What to produce
Each line in the material below, starting at the one with "heart shape in" and ending at the one with "Hong Kong Chief", is to be reproduced exactly; no picture is to be copied.

Listed records
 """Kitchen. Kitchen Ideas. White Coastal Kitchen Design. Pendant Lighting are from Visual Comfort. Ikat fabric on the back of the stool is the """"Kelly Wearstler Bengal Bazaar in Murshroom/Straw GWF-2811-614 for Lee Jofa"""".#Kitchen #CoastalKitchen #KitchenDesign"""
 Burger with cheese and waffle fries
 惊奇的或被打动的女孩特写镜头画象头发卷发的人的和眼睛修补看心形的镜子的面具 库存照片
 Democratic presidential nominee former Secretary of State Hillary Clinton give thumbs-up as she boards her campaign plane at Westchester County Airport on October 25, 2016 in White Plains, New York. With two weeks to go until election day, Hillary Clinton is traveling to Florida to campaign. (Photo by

* * *

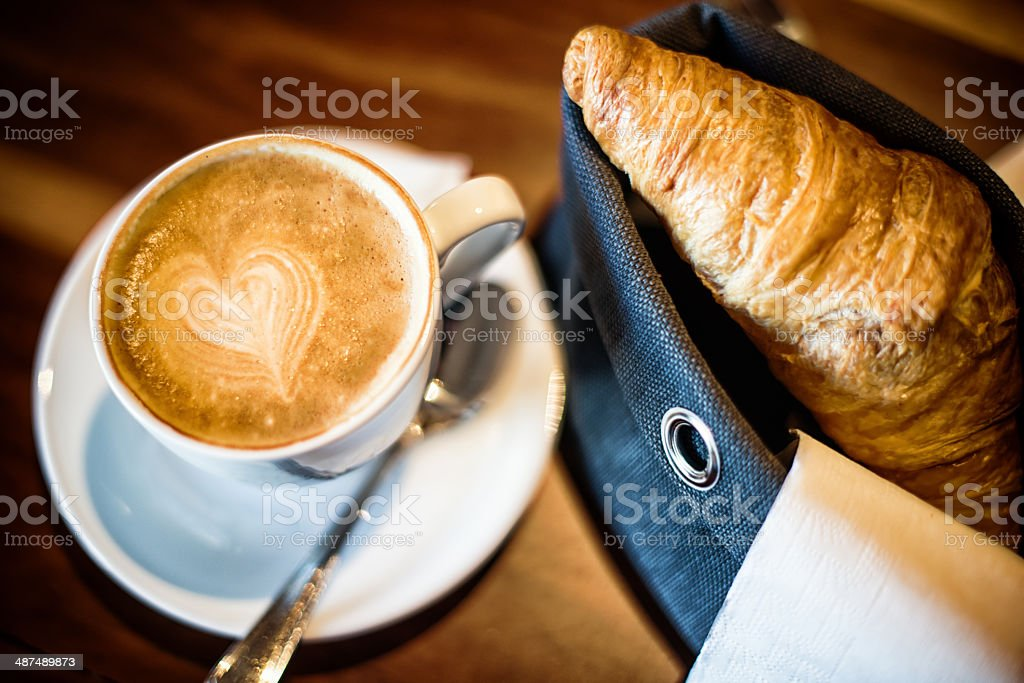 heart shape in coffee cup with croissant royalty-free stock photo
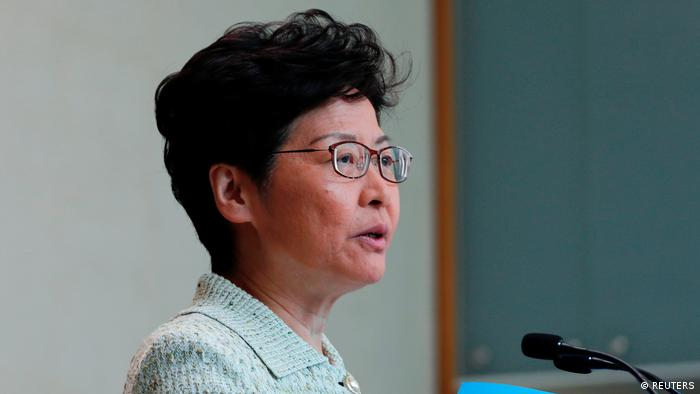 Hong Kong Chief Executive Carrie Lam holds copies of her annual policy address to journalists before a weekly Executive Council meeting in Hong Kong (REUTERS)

Final answer
 heart shape in coffee cup with croissant royalty-free stock photo
 Hong Kong Chief Executive Carrie Lam holds copies of her annual policy address to journalists before a weekly Executive Council meeting in Hong Kong (REUTERS)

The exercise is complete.